Having had much time and many reasons, by then, to have explored the full extent of my new abilities, I barked three times. The seeming of the beautiful woman – at least, I can only assume that she was meant to have been beautiful – disappeared, to be replaced with the true, hideous visage of the devil, which to this very day I cannot bring my powers of either speech or will to adequately describe.
“The famine was but a plot to marry you and thereafter steal your throne, Master,” I said.
“Pan Gu!” my master exclaimed, with somewhat mortifying amazement. “You can talk!”
Mindful once more of my courtly graces, I replied only, “It is my honor and privilege to do so, Your Majesty.”
“To think that such treachery could come from one so lovely,” he lamented, shaking his head in sorrow and evident failure, once more, to fully comprehend. “Ah, Pan Gu, if there only existed a woman with precisely your sterling qualities, I should gladly marry her instead.”
And so the next day, after I had fully explained to the king – and, more to the point, his ministers – what had happened, I awakened as a human woman, distressingly long of limb, virtually bare of fur, and worst of all, feebly blunt of tooth.
Perplexingly, I seemed to be the only one troubled by this occurrence.
I hastened, of course, to reassure His Majesty that I would not hold him to his word, but being a man of honor – if not always prudence – he was adamant, stating that, in any case, if there was any one being that he could be said to love above all others, it was surely myself.

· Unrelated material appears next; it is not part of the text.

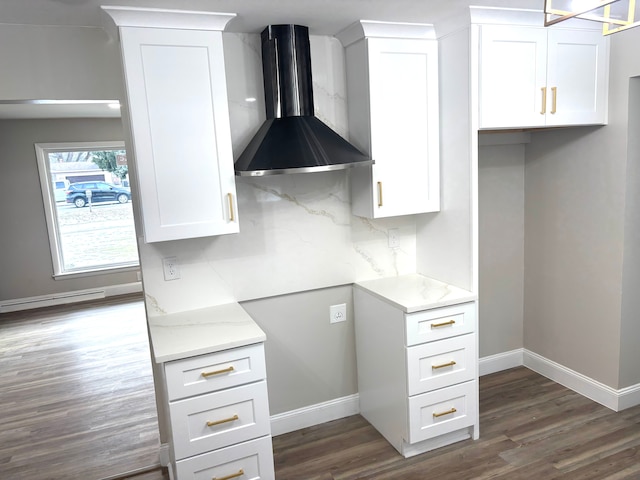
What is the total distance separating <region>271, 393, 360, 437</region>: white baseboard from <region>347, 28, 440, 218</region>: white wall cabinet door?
4.13ft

For my part, I gazed at him with my new human eyes and saw him clearly for what he was: a fool, a blundering oaf, a great hairy beast of a man who would, with precious little hesitation, give himself and his kingdom away to some stranger he had never even laid eyes on previously.
Yet my heart, which seemed to have remained unchanged, saw him also as good, unflinchingly noble, so caring of his people that he would, with precious little hesitation, give himself and his kingdom away to some stranger he had never even laid eyes on previously, so long as he believed it was for their benefit.
And this, my pup, my cub, my darling girl, is why I am telling you this tale – so that you will know, as you grow from poppet to princess, the most important thing that I learned in my journey from inside a gourd to under the ground, from being an intruder in hell to becoming, eventually, Queen of Heaven.
Listen, then, and remember – some may have more wisdom, and some may have less, but love makes dogs of us all.